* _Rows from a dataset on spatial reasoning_
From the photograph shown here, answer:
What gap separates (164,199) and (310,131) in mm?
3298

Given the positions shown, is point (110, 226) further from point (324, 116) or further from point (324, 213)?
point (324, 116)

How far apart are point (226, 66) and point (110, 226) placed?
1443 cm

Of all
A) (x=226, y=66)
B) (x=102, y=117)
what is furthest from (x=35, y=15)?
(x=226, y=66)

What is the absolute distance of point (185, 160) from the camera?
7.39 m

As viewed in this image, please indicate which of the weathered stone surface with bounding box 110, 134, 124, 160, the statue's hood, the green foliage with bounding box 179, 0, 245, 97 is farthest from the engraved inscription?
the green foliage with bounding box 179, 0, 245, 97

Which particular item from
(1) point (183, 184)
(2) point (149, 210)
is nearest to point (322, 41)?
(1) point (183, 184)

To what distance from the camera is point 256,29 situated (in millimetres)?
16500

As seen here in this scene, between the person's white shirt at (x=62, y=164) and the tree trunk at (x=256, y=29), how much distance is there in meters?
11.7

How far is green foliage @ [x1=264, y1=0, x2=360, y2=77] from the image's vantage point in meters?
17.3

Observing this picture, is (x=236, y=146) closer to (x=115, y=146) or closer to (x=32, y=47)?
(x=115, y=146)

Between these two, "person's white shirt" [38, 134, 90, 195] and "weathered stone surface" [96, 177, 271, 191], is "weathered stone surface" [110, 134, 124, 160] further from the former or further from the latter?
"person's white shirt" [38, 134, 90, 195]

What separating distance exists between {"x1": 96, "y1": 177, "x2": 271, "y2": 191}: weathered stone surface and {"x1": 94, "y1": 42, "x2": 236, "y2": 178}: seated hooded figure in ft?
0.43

* _What the task asks_
Please put the material from the line containing "What separating distance" through the end of the material into a numbered list, leaving out blank lines.

* _Written answer_
1. What separating distance exists between {"x1": 96, "y1": 177, "x2": 271, "y2": 191}: weathered stone surface and {"x1": 94, "y1": 42, "x2": 236, "y2": 178}: seated hooded figure in ft?
2. 0.43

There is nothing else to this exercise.